● **Document extract**:
------------------------------------------------------------------------
Technical Recommendation

Focus Media recommended production tech stack.

This page explains the stack I would use to turn the current demo into a real booking system, why each tool is recommended, and where we have cheaper alternatives if George wants to trim recurring cost.

Recommendation

Best-fit stack for this project

Frontend

Next.js for the production app layer. It gives us one codebase for the public booking flow, admin screens, server actions or API routes, and future reporting pages.

Backend and database

Supabase for Postgres, auth, file storage, and server-side rules. It is affordable, modern, and a strong fit for inventory + booking data.

Payments and notifications

Paystack for online payments and Meta WhatsApp Cloud API for WhatsApp reminders from day 1. Email is optional, so it does not need to be part of the first production release.

Recommended production stack for this project: Next.js + Supabase + Paystack + Meta WhatsApp Cloud API. This is the clearest fit because WhatsApp automation is important from day 1 and email can remain optional.
Payment Choice

Why Paystack is recommended over “Capitec” as the main payment layer

Paystack is the gateway

Paystack is the full payment platform that handles multiple payment methods through one integration. That makes it the stronger default choice for a launch build.

Capitec Pay is a method

Capitec Pay is one payment option, not a full standalone gateway strategy for the whole system. It can sit inside a broader payment platform, but it is not the same type of product as Paystack.

Short version: Paystack is better than Capitec only in the sense that it is the better overall gateway choice. Capitec Pay is still useful as one payment method within a gateway mix.
Why This Stack

How each layer solves a real business need

Layer Recommended tool Why it fits Focus Media
UI / website application Next.js Lets us keep the public site, booking flow, and admin tools in one production-grade app while still supporting good SEO and flexible routing.
Database Supabase Postgres Perfect for structured booking data, date ranges, inventory quantities, payment status, and audit history.
Authentication Supabase Auth Handles real admin sign-in securely, replacing the current front-end demo login.
File storage Supabase Storage Useful for inventory images, invoice exports, terms PDFs, and uploaded proof of payment if needed.
Payments Paystack Best overall launch choice. It gives one clean integration, supports multiple methods, and keeps the first production release simpler.
------------------------------------------------------------------------
● **Information shown**:
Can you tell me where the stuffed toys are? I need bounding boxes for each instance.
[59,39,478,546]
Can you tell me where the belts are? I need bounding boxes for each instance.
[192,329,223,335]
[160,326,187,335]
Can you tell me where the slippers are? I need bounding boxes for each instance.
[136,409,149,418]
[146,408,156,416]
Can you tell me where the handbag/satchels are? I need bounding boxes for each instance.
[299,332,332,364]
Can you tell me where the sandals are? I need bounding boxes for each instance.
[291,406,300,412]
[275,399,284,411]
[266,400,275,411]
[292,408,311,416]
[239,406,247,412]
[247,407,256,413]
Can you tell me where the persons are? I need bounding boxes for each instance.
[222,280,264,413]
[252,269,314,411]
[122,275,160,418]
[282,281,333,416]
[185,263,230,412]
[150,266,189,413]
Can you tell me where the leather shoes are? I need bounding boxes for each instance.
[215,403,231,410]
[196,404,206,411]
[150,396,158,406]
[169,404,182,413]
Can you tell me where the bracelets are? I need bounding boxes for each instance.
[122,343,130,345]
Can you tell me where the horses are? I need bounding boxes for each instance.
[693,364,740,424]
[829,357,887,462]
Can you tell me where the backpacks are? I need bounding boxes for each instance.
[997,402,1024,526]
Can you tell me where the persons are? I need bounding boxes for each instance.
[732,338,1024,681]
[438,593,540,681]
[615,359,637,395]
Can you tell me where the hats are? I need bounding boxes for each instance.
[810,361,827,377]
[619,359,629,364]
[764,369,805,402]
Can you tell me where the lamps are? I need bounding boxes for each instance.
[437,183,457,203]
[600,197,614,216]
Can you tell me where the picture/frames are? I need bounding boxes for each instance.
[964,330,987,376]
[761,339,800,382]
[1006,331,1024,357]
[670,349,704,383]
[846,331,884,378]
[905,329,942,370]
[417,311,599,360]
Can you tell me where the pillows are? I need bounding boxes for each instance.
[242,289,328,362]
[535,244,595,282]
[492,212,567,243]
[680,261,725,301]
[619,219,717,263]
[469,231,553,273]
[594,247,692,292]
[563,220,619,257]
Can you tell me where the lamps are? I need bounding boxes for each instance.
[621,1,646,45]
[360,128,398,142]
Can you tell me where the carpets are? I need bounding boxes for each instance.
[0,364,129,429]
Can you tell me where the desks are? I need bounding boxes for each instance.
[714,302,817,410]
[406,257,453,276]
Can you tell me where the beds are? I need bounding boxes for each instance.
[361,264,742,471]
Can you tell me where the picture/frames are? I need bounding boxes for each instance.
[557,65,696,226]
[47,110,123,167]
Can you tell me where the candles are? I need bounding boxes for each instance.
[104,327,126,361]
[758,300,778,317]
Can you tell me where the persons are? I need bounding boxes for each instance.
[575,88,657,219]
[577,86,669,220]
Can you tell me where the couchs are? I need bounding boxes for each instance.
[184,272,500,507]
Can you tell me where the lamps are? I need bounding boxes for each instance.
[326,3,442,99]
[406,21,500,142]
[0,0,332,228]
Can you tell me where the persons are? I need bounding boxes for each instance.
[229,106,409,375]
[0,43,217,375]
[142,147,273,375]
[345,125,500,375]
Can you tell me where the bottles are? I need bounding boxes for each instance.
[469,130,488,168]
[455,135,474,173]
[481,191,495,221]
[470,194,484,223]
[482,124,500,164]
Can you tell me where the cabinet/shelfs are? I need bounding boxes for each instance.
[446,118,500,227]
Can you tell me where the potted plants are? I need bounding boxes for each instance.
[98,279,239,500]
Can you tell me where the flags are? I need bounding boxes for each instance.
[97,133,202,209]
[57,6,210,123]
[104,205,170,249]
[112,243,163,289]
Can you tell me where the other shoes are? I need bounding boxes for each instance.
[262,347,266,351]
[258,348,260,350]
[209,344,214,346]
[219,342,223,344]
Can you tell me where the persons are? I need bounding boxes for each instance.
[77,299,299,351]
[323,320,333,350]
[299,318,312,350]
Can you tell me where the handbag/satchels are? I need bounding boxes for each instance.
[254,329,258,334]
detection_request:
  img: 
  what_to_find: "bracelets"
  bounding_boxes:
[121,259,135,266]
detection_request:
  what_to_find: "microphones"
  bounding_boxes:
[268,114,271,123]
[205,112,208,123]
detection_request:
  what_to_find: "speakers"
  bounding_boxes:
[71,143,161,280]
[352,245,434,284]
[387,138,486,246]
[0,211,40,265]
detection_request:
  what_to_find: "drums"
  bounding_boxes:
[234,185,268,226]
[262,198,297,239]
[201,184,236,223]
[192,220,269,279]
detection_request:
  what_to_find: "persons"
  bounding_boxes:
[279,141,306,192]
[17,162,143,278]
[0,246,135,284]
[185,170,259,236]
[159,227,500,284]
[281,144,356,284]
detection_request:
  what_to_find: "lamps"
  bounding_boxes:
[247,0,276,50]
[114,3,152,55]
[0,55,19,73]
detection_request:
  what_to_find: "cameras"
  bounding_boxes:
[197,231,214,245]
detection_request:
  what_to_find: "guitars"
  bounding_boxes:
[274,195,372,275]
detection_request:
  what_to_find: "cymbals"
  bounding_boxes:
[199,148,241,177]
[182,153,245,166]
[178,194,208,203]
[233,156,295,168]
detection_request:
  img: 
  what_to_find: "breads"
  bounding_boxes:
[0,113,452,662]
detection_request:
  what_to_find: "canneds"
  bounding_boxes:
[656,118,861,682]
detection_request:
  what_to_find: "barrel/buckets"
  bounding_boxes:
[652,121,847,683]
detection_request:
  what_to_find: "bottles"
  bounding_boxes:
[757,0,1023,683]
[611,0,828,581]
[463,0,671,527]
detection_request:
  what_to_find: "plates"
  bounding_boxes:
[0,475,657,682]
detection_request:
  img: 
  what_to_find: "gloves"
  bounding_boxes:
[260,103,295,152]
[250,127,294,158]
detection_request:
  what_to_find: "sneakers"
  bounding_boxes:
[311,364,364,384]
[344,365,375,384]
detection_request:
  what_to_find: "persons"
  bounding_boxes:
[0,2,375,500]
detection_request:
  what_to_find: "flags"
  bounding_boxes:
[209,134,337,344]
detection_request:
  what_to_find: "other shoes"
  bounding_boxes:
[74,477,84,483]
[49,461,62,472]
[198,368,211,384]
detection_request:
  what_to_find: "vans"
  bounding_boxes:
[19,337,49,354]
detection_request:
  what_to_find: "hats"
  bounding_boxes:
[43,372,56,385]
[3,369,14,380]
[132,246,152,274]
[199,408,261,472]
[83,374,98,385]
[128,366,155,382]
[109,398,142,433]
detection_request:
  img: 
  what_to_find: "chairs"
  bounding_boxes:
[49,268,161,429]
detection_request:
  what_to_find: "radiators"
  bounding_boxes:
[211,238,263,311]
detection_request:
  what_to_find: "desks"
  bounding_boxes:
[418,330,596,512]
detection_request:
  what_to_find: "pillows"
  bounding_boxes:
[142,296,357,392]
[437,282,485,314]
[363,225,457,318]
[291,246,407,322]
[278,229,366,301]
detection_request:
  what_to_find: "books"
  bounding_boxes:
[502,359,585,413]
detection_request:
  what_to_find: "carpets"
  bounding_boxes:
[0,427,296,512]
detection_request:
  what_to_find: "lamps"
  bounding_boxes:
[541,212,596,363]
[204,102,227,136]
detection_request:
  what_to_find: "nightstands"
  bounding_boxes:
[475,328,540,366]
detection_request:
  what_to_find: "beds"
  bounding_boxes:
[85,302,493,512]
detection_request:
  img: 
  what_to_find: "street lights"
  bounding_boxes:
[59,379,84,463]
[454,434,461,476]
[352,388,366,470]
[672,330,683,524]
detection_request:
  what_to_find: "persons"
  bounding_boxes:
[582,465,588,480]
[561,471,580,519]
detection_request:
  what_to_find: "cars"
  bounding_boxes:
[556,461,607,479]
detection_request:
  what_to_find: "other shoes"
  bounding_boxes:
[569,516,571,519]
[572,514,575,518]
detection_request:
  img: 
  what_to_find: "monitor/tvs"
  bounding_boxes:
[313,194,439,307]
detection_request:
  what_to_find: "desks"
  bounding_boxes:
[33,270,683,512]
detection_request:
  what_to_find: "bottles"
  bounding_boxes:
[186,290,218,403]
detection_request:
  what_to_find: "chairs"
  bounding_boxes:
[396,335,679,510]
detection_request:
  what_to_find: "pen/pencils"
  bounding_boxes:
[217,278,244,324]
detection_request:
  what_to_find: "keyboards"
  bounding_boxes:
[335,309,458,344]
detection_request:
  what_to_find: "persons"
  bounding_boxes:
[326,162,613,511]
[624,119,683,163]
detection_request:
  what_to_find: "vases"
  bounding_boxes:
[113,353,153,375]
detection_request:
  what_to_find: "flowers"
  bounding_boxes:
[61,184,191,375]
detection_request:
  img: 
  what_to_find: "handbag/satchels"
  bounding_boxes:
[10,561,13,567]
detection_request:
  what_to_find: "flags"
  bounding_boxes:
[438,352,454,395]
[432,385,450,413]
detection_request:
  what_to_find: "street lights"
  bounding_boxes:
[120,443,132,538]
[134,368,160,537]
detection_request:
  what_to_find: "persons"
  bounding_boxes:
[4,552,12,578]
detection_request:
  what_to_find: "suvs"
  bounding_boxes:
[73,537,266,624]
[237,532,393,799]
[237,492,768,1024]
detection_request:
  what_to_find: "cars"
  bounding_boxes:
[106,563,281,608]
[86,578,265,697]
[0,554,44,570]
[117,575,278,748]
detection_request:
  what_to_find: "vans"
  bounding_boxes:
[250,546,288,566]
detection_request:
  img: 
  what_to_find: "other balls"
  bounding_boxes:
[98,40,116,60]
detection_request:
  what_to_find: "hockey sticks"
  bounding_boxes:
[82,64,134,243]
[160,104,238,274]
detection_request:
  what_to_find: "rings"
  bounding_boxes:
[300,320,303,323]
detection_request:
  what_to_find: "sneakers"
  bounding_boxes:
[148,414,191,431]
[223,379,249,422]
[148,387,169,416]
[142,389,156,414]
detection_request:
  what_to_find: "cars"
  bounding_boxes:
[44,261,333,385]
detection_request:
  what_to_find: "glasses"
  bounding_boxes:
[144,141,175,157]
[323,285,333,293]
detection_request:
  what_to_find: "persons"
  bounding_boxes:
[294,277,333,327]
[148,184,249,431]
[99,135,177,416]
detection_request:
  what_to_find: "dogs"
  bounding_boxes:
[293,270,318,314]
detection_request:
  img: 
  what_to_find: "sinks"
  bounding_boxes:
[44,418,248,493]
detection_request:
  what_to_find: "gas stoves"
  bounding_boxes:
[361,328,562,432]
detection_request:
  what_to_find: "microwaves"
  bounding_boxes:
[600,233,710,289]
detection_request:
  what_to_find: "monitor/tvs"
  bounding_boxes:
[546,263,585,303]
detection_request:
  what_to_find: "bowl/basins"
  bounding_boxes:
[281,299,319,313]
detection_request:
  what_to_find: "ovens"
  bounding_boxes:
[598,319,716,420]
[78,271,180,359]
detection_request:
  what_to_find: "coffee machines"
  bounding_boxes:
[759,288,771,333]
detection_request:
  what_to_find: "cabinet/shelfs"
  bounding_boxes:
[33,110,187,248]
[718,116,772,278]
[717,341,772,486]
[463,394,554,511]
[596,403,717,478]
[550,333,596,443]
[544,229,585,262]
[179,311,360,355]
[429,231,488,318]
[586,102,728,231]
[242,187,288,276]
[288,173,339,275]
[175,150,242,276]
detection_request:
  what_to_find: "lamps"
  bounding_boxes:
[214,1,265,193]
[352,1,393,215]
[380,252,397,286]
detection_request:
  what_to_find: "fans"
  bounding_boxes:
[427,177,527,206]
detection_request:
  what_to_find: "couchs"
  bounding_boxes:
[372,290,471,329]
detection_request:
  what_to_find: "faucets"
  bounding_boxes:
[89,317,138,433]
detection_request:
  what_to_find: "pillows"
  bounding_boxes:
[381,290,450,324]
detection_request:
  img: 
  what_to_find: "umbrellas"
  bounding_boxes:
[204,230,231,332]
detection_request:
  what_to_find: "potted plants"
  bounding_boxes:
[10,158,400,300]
------------------------------------------------------------------------
● **Work instruction**: In the stack recommendation, rewrite the stretch from "Database Supabase Postgres" through "front-end demo login.", changing "admin sign-in" to "administrator sign-in".

● **Problem solution**:
Database Supabase Postgres Perfect for structured booking data, date ranges, inventory quantities, payment status, and audit history.
Authentication Supabase Auth Handles real administrator sign-in securely, replacing the current front-end demo login.